Tuesday, March 14, 2017

Powerfully and Consistently Proclaiming God’s Grace

The early church - even the earliest church, as recorded in the New Testament and the in the writings of those who personally knew the Apostles - wrestled with some of the same questions which face modern Jesus followers.

One riddle, then and now, is the apparent tension between Ezekiel 18 and Exodus 34. The former chapter argues that God does not punish children for their father’s sins, while the latter passage seems to imply precisely that. Ezekiel writes:

The word of the Lord came to me: “What do you mean by repeating this proverb concerning the land of Israel, ‘The fathers have eaten sour grapes, and the children's teeth are set on edge’? As I live, declares the Lord God, this proverb shall no more be used by you in Israel. Behold, all souls are mine; the soul of the father as well as the soul of the son is mine: the soul who sins shall die.

Several questions are in order: Is it more accurate to say that God ‘punishes’ or that He ‘allows the consequences of one’s sin to be felt’? Can we say that God habitually ameliorates the just and proper consequences of sin?

In chapter 34 of Exodus, God speaks of Himself in the third person:

Lord, Lord, a God merciful and gracious, slow to anger, and abounding in steadfast love and faithfulness, keeping steadfast love for thousands, forgiving iniquity and transgression and sin, but who will by no means clear the guilty, visiting the iniquity of the fathers on the children and the children’s children, to the third and the fourth generation.

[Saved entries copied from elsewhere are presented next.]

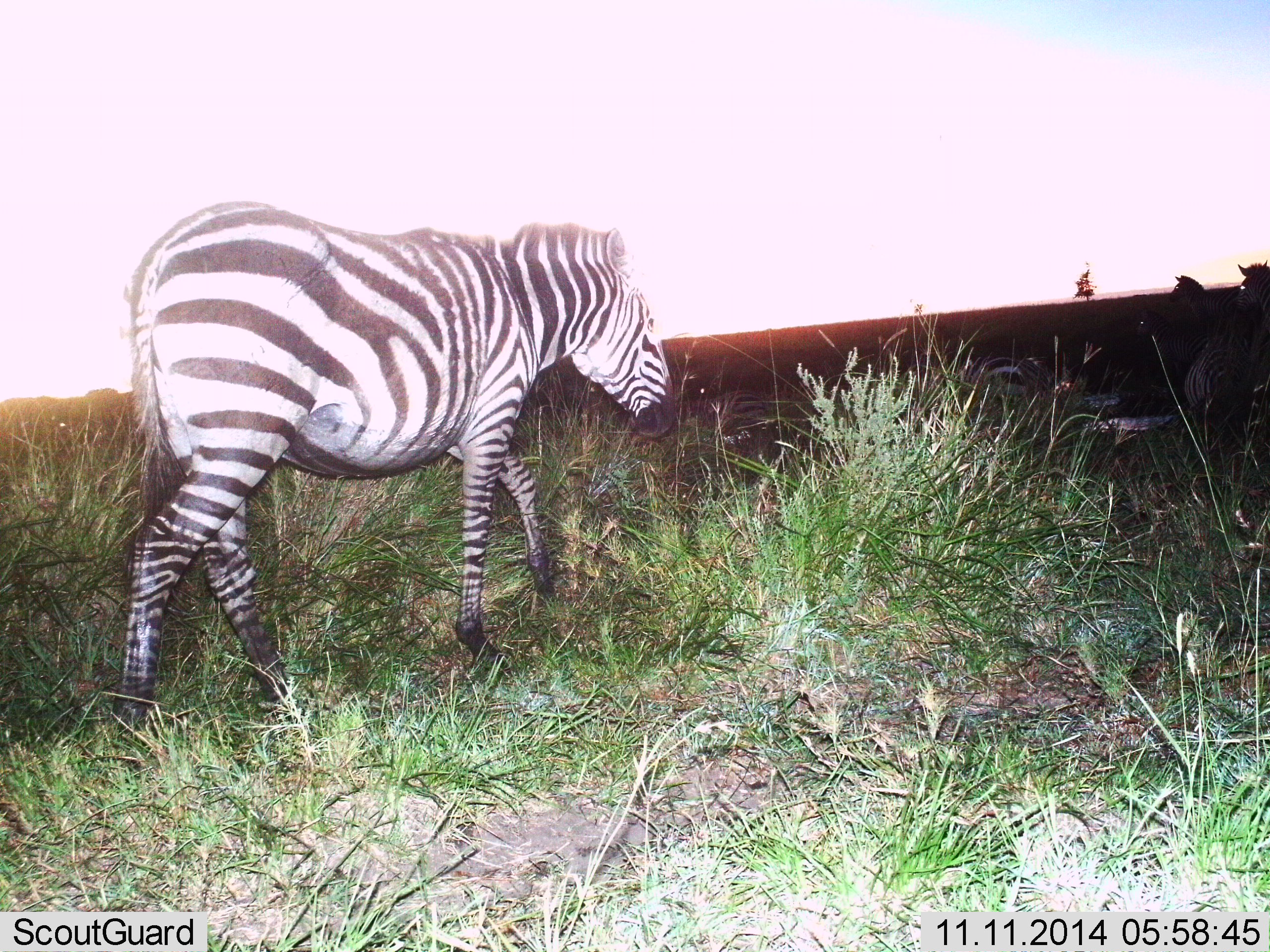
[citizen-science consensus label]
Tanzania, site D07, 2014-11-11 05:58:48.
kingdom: Animalia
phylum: Chordata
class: Mammalia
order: Perissodactyla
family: Equidae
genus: Equus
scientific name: Equus quagga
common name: plains zebra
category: zebra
Zebra (plains zebra) (Equus quagga), count 3. Behavior (volunteer vote fractions): standing 45%, resting 18%, moving 82%, interacting 9%. Young present (vote fraction): 0%. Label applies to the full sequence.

Does this passage from Exodus indicate that God allows the natural consequences of sin to spread beyond the sinner? If one individual sins, will the negative effects of his transgression spread beyond himself and impact others?

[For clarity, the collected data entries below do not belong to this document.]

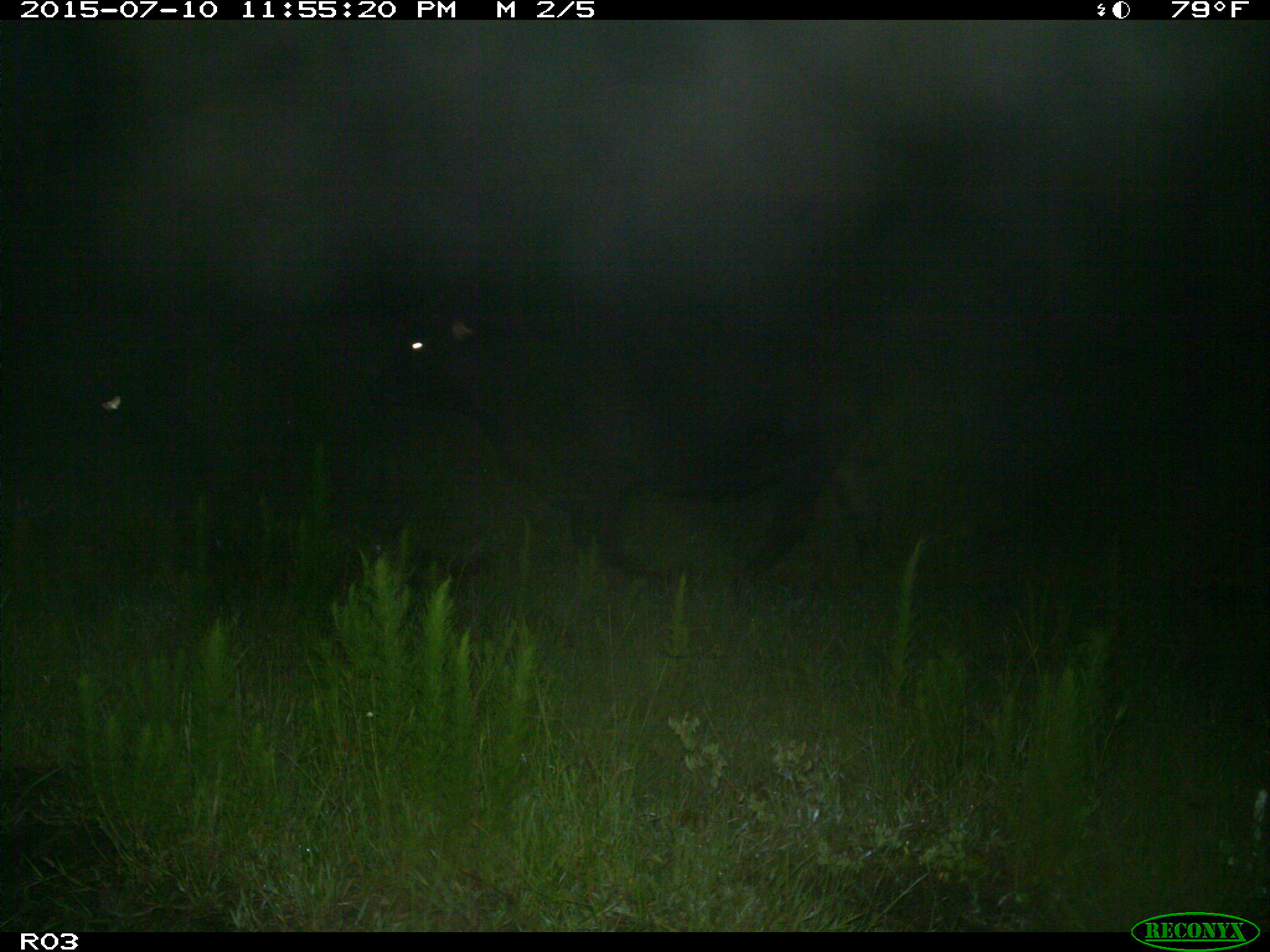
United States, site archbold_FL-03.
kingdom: Animalia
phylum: Chordata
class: Mammalia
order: Artiodactyla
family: Bovidae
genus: Bos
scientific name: Bos taurus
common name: domestic cow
Bos taurus (domestic cow).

One may imagine here various concrete scenarios: one in which a parent neglects his child. The parent sins and the child suffers the consequences of the parent’s sin. But this would not mean that God is punishing the child or holding the child responsible for the parent’s sin.

Indeed, the central idea for all of Ezekiel chapter 18 is that God holds each person accountable for his own sin, and not for the sins of others, and that therefore, death is inevitable (cf. Gen 3:3, 3:19; Romans 6:23). While Ezekiel is clear in this chapter that all must die, the next question is whether the New Testament regards this as the physical death which everyone must endure (Hebrews 9:27) or an eternal death.

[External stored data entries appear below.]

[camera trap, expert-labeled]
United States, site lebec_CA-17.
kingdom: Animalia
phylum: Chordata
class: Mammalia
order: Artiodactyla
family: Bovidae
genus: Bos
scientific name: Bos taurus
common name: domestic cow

All humans receive a physical death, both as the natural consequence of their own personal sin, and as an effect of the sins of others. The latter heading includes both injury done directly by a concrete identifiable sin (the neglected child) and injury done by the circumstance of being a member of a fallen race living in a broken world.

Ezekiel chapter 18, then, sets the stage for the Gospel. It explains (cf. Romans 3:23) that we need a Savior, and why all humans are lost without Jesus: we are unavoidably mortal. God defends His stance: death is a reasonable consequence for sin. But He also indicates that He will ameliorate this consequence.

Both the New Testament church and the modern church face, in this interpretive question, various common misunderstandings. Ezekiel would have in no way considered himself to be stating that humans can work themselves up into a state of perfection, and thereby avoid either this world’s physical death or the next world’s eternal death.

Ezekiel’s command to “turn and live” (i.e., repent and live) plays on the messages of both judgment and messianic salvation in the preceding chapter. In Ezekiel 17, God recounts the consequences of the people’s sin - that they were taken into the Babylonian captivity - and His messianic plan to rescue them - the messianic images of the dry tree and the green tree.

That one may suffer the consequences for the sin others is seen in the Babylonian Captivity, as those who had been faithful to the Lord were taken along with those who’d worshiped idols. God’s amelioration of His sentence upon mankind - His lessening of the natural consequence of sin - is also seen in the messianic promise.

The text of Ezekiel chapter 18 is not, then, a denial of the doctrine of original sin, but rather an explanation and example of that doctrine.

Among the many heresies confronting the early church and the modern church is the denial of original sin. This error can take various forms, but remains essentially the same. So it was that the early church (Acts 2:23) proclaimed that it was “according to the definite plan and foreknowledge of God” that Jesus died and rose again, in order to fulfill “the promise of the Holy Spirit” which the prophet Joel had explained.

So it is that Peter quotes David, who “saw” that God’s plan caused it to be that “my flesh also will dwell in hope.” David understood that the only natural fate was for God to “abandon my soul to Hades.” But a supernatural fate arose through God’s messianic intervention, when God ameliorated the natural consequences which David so clearly saw.

The modern church, likewise, understands that natural law predicts temporal or eternal death as a natural consequence, both for committed sin and as an effect of other sin. Scripture rejects any argument which attempts to use natural law as a justification for denying original sin and its effects: hence God’s defence of His justice in Ezekiel 18.

The New Testament church spoke from Scripture and it spoke to its contemporary circumstances, as Jaroslav Pelikan writes:

When the church confessed what it believed and taught, it did so in answer to attacks from within and from without the Christian movement. The relations of the church fathers to Judaism and to pagan thought affected much of what they had to say about the various doctrinal issues before them.

The New Testament church initially saw itself as an extension of Judaism, and when it spoke to Judaism, sometimes agreeing and sometimes disagreeing, it saw such a conversation as intramural. As a Jewish institution, the New Testament church saw its conversation with pagan philosophers as one with “others,” sometimes agreeing and sometimes disagreeing.

The modern church similarly carries on conversations, agreeing and disagreeing, with a variety social and cultural patterns.

At all times, the followers of Jesus see in Scripture an analysis of the human condition (Jeremiah 17) which sees man as broken beyond any natural repair:

The heart is deceitful above all things,
and desperately sick;
who can understand it?
“I the Lord search the heart
and test the mind,
to give every man according to his ways,
according to the fruit of his deeds.”

The Lord calculates the fitting consequence for our actions. Our actions emerge from our heart and its status: what we do emerges from who we are. We are sinners. The only natural or reasonable consequence is death.

God violates both nature and reason. He gives us a supernatural rescue because no natural rescue is possible. He saves us when any rational calculation would reveal that we deserve no salvation. God’s lavish generosity is unreasonable in the extravagance of the powerful love which He pours out on broken and undeserving people.